Au début des années quatre-vingt, Howard Barker a abandonné le théâtre réaliste et rejeté les deux genres dramatiques qui dominaient alors la scène anglaise et la dominent encore maintenant : la satire politique et sociale et la comédie, en particulier la comédie musicale. Il a critiqué l’attitude autoritaire du théâtre de l’émancipation qui enseigne à ses spectateurs ce qu’ils savent déjà et qui se donne l’illusion de pouvoir changer le monde. Il a rejeté la célébration de l’idéologie régnante par le théâtre du divertissement et son soutien aveugle remarqués. à l’illusion réconfortante d’unité et d’harmonie sociales.

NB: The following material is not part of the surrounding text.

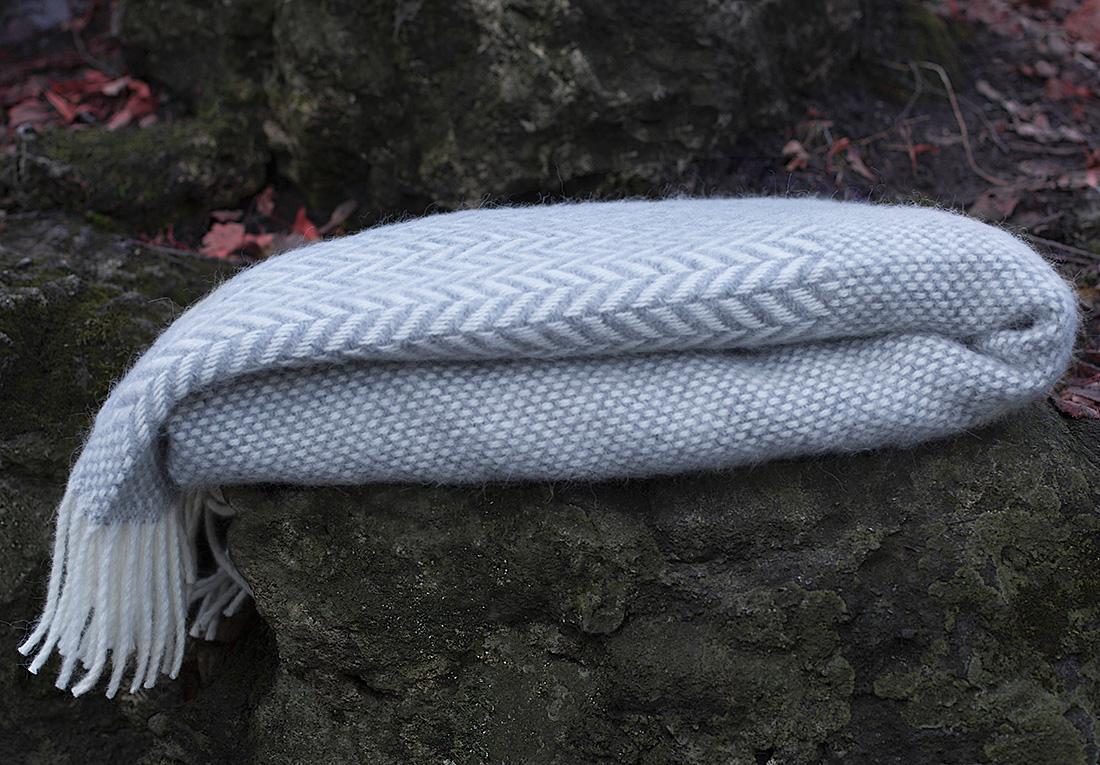 Плед William Roberts Elivia N 3, цвет: белый, светло-серый, 140 х 200 см плед william roberts luca цвет белый 140 х 200 см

Par conséquent, il a conçu un théâtre radicalement différent qui allait au-delà de la contradiction de la satire en amenant son public « aux limites de la tolérance afin de mettre à l’épreuve la base même de la morale ». Ce théâtre était destiné à restaurer la tragédie et l’expérience de la souffrance et de la douleur sur la scène, expérience que la modernité avait exclue. En introduisant ce double négatif des formes conventionnelles du drame, il a perdu à la fois la faveur des autorités établies du théâtre et une partie de son public. Devant cette incompréhension, il a défendu sa conception de cet autre théâtre dans nombre d’articles et de conférences où il a exposé la théorie qui le soutenait comme une critique radicale du théâtre conventionnel.

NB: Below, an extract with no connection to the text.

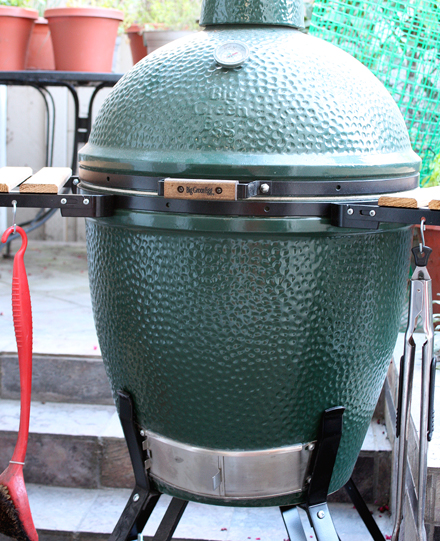 Ladies and gentlemen, I give you the Big Green Egg.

Contrairement au didactisme du théâtre politique, sa nouvelle forme de la tragédie est un drame sans conscience, ce qui veut dire qu’il rejette toute responsabilité morale et refuse la valorisation par l’utilité sociale. Au lieu de soutenir les valeurs sociales traditionnelles, il révèle le côté négatif du rationalisme et de l’éthique qui en découle. Contrairement à la comédie qui célèbre l’harmonie, l’unité et le bonheur, son théâtre redécouvre la dignité et la signification de la division, de la douleur et de la souffrance. Barker méprise les tragédies mises en scène par le théâtre politique des années soixante en tant que simples « défaillances des services sociaux ». Le fait qu’il ait toujours prétendu savoir que « le socialisme était une tragédie » illustre à quel point il associait à ce terme une perturbation radicale de l’ordre social et moral.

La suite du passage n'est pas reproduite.